L’ancien vice-président des Etats-Unis Al Gore a recommandé aux législateurs du monde jeudi de changer les lois et non « seulement les ampoules électriques » pour répondre au problème du changement climatique, et un responsable des Nations Unies a déclaré que l’effervescence du marché mondial ne devait pas être une excuse pour repousser l’action.
Un meeting annuel des dirigeants commerciaux et politiques du monde à Davos en Suisse cette année a prévu un nombre record de sessions et de groupes de travail consacrés au changement climatique. Mais un fort ralentissement des marchés et les craintes de récession ont finalement dominé les discussions.
« Il serait très regrettable que nous nous laissions distraire par les aberrations que nous voyons sur le marché financier aujourd’hui » a indiqué Rajendra Pachauri, directeur du Groupe Intergouvernemental d’Experts des Nations Unies sur l’Evolution du Climat.
Al Gore, qui attaque le bilan environnemental du Président des Etats-Unis G.W. Bush, a déclaré que l’élection d’un nouveau président en novembre ne pourrait être qu’une amélioration de la situation actuelle.
« En plus de changer les ampoules électriques, il est bien plus important de changer les lois et de changer les traités que les nations ont mis en place » a déclaré Al Gore aux délégués, en référence à la réticence de l’administration Bush à introduire une nouvelle législation sur le contrôle de l’environnement.
« Quelle que soit la personne élue, elle aura une position différente et meilleure.
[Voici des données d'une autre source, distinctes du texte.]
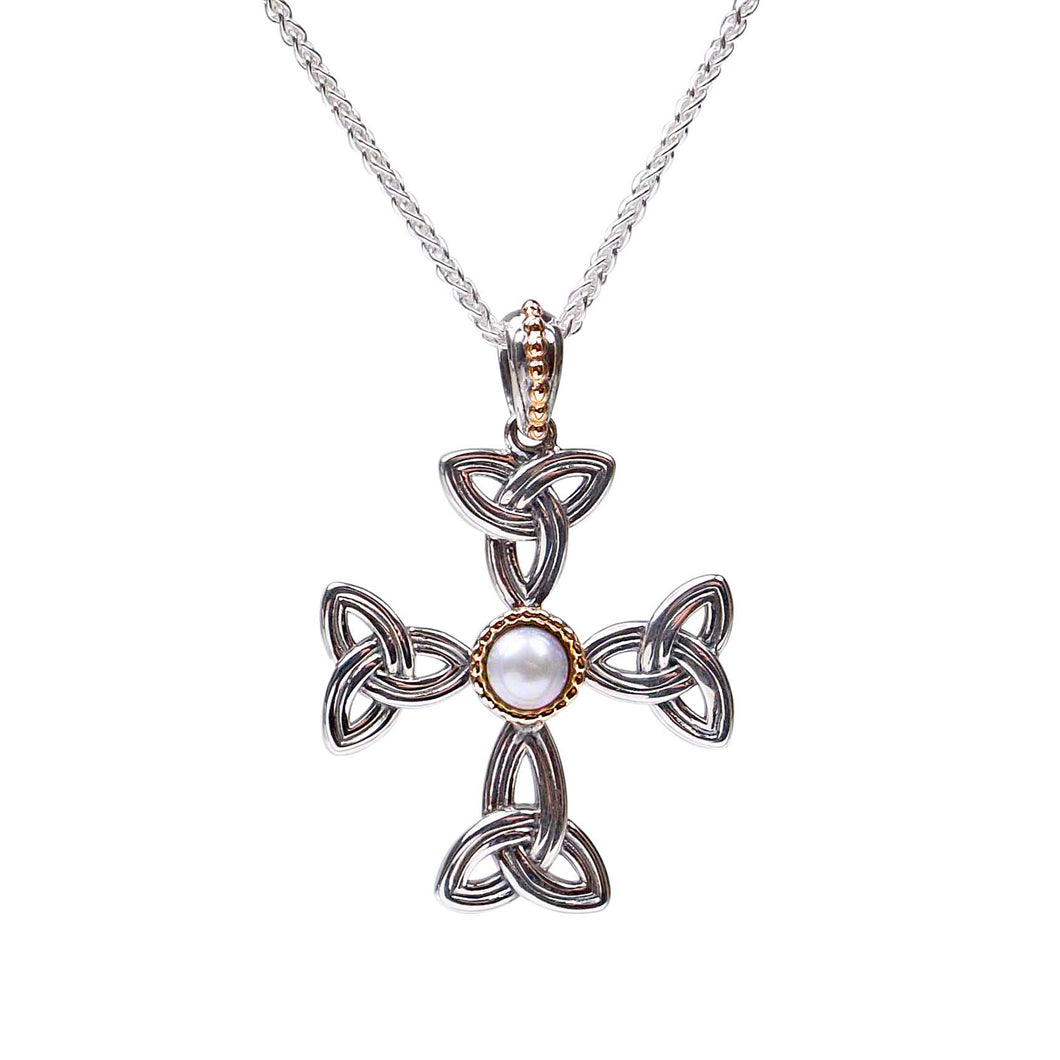 Silver and 10K Gold Aphrodite Cross Pendant - White Fresh Water Pearl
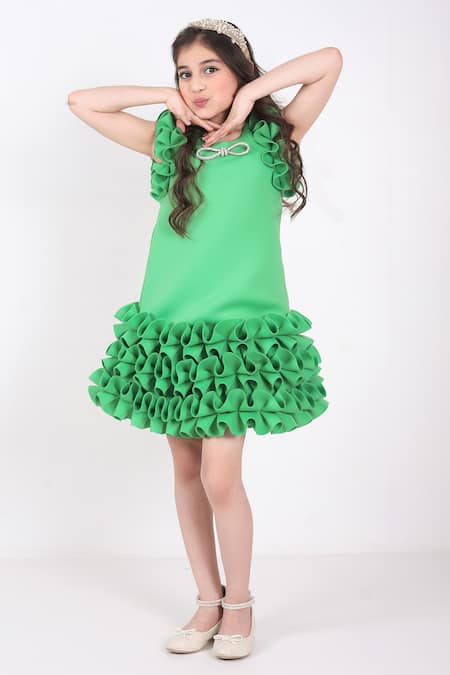 Shop Hoity Moppet Green Neoprene, Satin Making Waves Ruffle Hem Dress at Aza Fashions Shop_Hoity Moppet_Green Neoprene, Satin Making Waves Ruffle Hem Dress _at_Aza_Fashions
Mais soyons clairs : quels que soient les dirigeants, cette question sera traitée avec responsabilité et efficacité seulement lorsque le degré d’urgence sera compris par les individus eux-mêmes ».
La conférence de Davos fournit une rare opportunité pour les dirigeants des entreprises internationales et les politiciens de débattre des moyens et des coûts pour l’économie et l’industrie de la réduction des gaz à effet de serre.
Le PDG de Nestlé SA, Peter Brabeck a touché l’un des points les plus sensibles à Davos : la production de bio-diesel comme une carburant alternatif écologique provenant des cultures telles que le maïs.
Peter Brabeck a indiqué que l’usage industriel des biocarburants pouvait faire considérablement diminuer les ressources en eau. Il faudrait agir pour créer un marché qui permettrait de conserver l’eau.
« Il faut 9000 litres d’eau pour produire un litre de bio-diesel. Cette stratégie, qui n’est pas la bonne, est soutenue par tous les grands gouvernements » a-t-il déclaré à Davos.
La demande pour les biocarburants en Europe et aux Etats-Unis contribue aussi à mettre une pression supplémentaire sur les prix du soja et du maïs et les prix des aliments dans le monde ont atteint des niveaux records.
Le directeur de l’Organisation des Nations unies pour l’alimentation et l’agriculture (FAO) a déclaré à Davos que le ralentissement économique et la récession possible aux Etats-Unis et dans les autres pays riches n’auraient pas d’impact sur les prix de l’alimentation, au moins à court terme.
Le directeur général de la FAO, Jacques Diouf a déclaré à Reuters que les raisons fondamentales de l’augmentation des prix de l’alimentation ces derniers mois – c’est-à-dire le changement climatique, la demande des pays émergents, la demande pour les biocarburants et la croissance démographique- restaient inchangées.